1. A lighting control device that controls a plurality of lighting fixtures, the lighting control device comprising:

a command generator that generates one or more commands for controlling the plurality of lighting fixtures;

a signal transceiver that communicates with the plurality of lighting fixtures; and

a communication protocol setter that sets which one of two or more types of communication protocols is to be used, the two or more types of communication protocols including a first communication protocol,

wherein the signal transceiver simultaneously transmits, using the first communication protocol, a first command to each of the plurality of lighting fixtures, the first command being included in the one or more commands and requesting a response, and

the communication protocol setter sets the first communication protocol as the communication protocol to be used for one or more of the plurality of lighting fixtures that have responded to the first command.

2. The lighting control device according to claim 1,

wherein the two or more types of communication protocols include a second communication protocol that is different from the first communication protocol,

after transmitting the first command, the signal transceiver simultaneously transmits, using the second communication protocol, a second command to each of the plurality of lighting fixtures, the second command being included in the one or more commands and requesting a response, and

the communication protocol setter sets the second communication protocol as a communication protocol to be used for one or more of the plurality of lighting fixtures that have responded to the second command.

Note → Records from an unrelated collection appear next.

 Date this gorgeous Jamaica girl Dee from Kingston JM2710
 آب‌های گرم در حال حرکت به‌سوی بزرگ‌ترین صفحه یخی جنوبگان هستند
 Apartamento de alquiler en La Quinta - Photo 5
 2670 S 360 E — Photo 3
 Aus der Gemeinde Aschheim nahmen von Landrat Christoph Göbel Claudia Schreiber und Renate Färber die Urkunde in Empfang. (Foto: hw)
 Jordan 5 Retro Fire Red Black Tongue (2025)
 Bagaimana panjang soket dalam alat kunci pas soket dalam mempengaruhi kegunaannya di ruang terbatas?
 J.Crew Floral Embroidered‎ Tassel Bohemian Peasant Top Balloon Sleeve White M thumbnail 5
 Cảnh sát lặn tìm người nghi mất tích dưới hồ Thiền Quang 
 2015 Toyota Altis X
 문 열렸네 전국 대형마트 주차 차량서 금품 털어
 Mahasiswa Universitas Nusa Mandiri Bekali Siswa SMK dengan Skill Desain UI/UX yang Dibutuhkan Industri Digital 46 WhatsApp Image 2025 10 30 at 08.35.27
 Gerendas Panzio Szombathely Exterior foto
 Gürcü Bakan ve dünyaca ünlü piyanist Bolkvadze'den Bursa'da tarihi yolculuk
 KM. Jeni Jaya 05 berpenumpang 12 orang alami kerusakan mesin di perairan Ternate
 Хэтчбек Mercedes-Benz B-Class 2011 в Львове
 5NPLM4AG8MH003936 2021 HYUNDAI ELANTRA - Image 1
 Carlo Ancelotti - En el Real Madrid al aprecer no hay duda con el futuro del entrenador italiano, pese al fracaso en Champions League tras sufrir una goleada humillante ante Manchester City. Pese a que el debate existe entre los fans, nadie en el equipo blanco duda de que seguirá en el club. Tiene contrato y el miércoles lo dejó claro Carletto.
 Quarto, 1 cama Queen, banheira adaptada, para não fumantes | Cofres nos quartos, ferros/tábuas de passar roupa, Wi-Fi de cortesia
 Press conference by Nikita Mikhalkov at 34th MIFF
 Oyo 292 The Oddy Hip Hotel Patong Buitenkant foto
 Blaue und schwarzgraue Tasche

3. The lighting control device according to claim 1, further comprising:

memory,

wherein the first command is included in the one or more commands and requests return of a signal indicating a first number indicating a manufacturer of each of the plurality of lighting fixtures or a signal indicating a second number indicating a product number of each of the plurality of lighting fixtures, and

the communication protocol setter further stores, in the memory, the first number or the second number that has been returned.

4. The lighting control device according to claim 2,

wherein one of the first communication protocol and the second communication protocol is Digital Addressable Lighting Interface (DALI) (registered trademark), and

a remaining one of the first communication protocol and the second communication protocol is a communication protocol that supports a universal asynchronous receiver/transmitter (UART) and is different from DALI (registered trademark).

5. A lighting control system comprising:

a plurality of lighting fixtures; and

the lighting control device according to claim 1 that controls the plurality of lighting fixtures.